Listed records
***
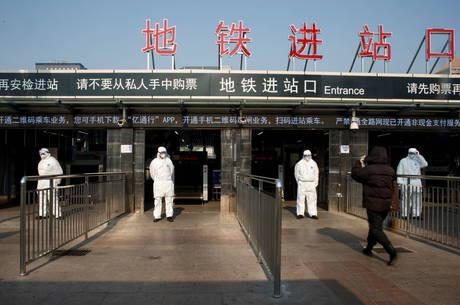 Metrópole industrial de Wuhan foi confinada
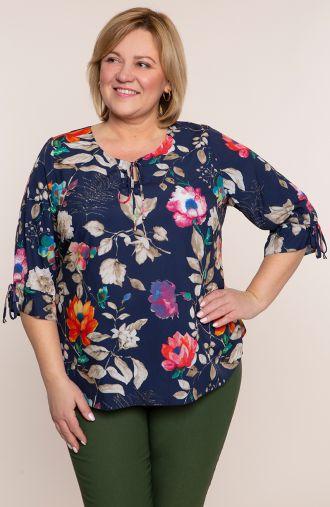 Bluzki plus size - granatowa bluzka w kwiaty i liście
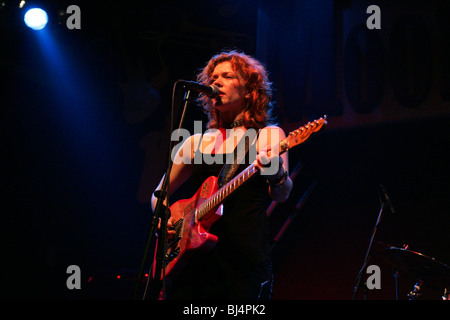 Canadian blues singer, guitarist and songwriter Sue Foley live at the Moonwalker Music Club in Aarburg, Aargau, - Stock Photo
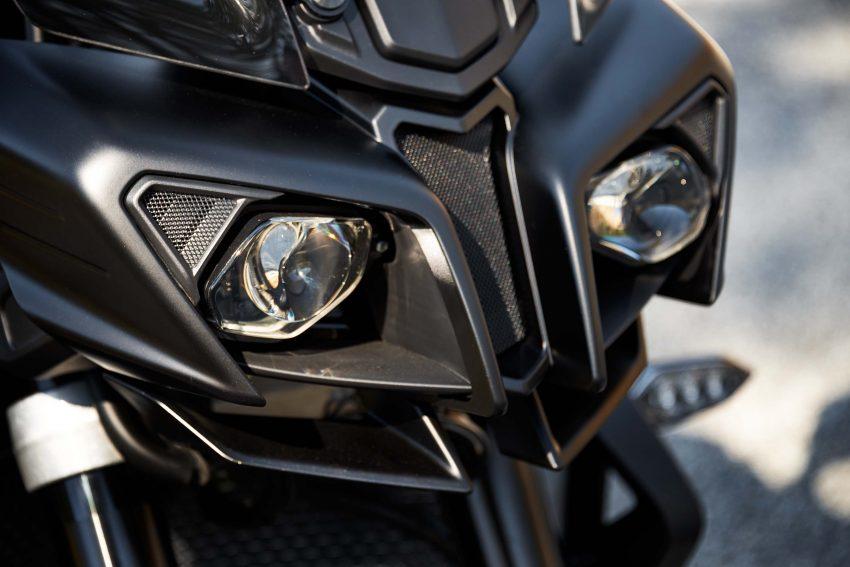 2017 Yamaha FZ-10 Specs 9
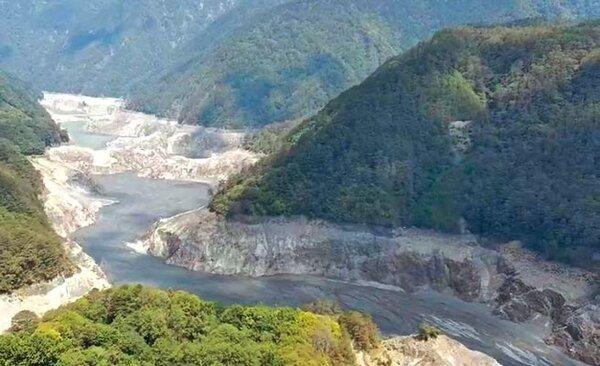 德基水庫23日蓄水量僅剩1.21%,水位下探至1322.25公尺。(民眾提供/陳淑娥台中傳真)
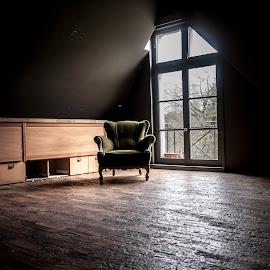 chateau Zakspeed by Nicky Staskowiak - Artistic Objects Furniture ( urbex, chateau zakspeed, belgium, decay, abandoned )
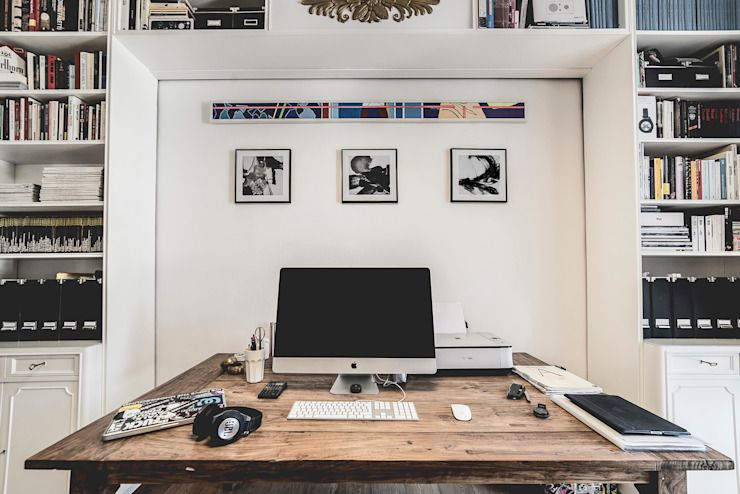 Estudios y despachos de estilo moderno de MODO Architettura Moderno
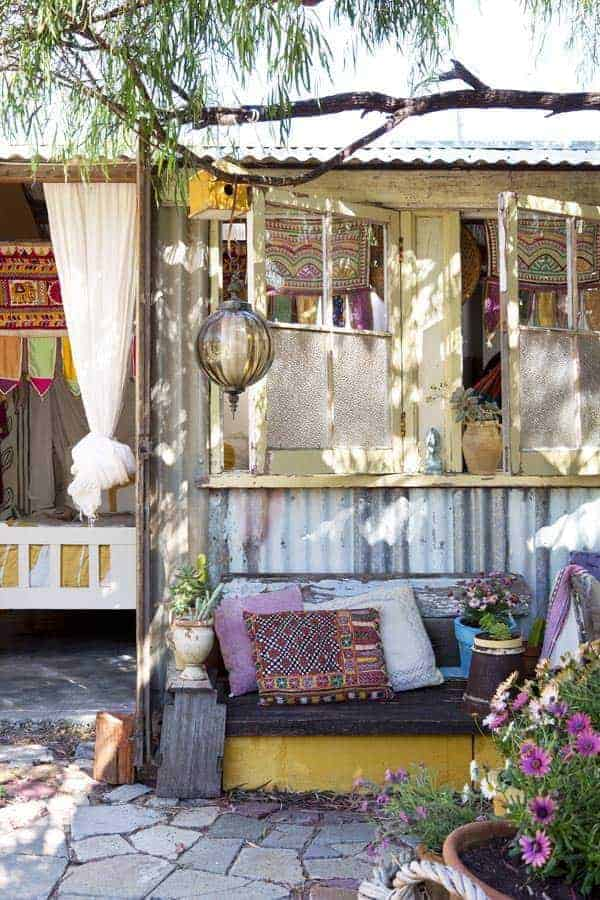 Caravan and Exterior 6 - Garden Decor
***
Task details
Write out every record exactly. Leave the pictures out.

Answer area
 Metrópole industrial de Wuhan foi confinada
 Bluzki plus size - granatowa bluzka w kwiaty i liście
 Canadian blues singer, guitarist and songwriter Sue Foley live at the Moonwalker Music Club in Aarburg, Aargau, - Stock Photo
 2017 Yamaha FZ-10 Specs 9
 德基水庫23日蓄水量僅剩1.21%,水位下探至1322.25公尺。(民眾提供/陳淑娥台中傳真)
 chateau Zakspeed by Nicky Staskowiak - Artistic Objects Furniture ( urbex, chateau zakspeed, belgium, decay, abandoned )
 Estudios y despachos de estilo moderno de MODO Architettura Moderno
 Caravan and Exterior 6 - Garden Decor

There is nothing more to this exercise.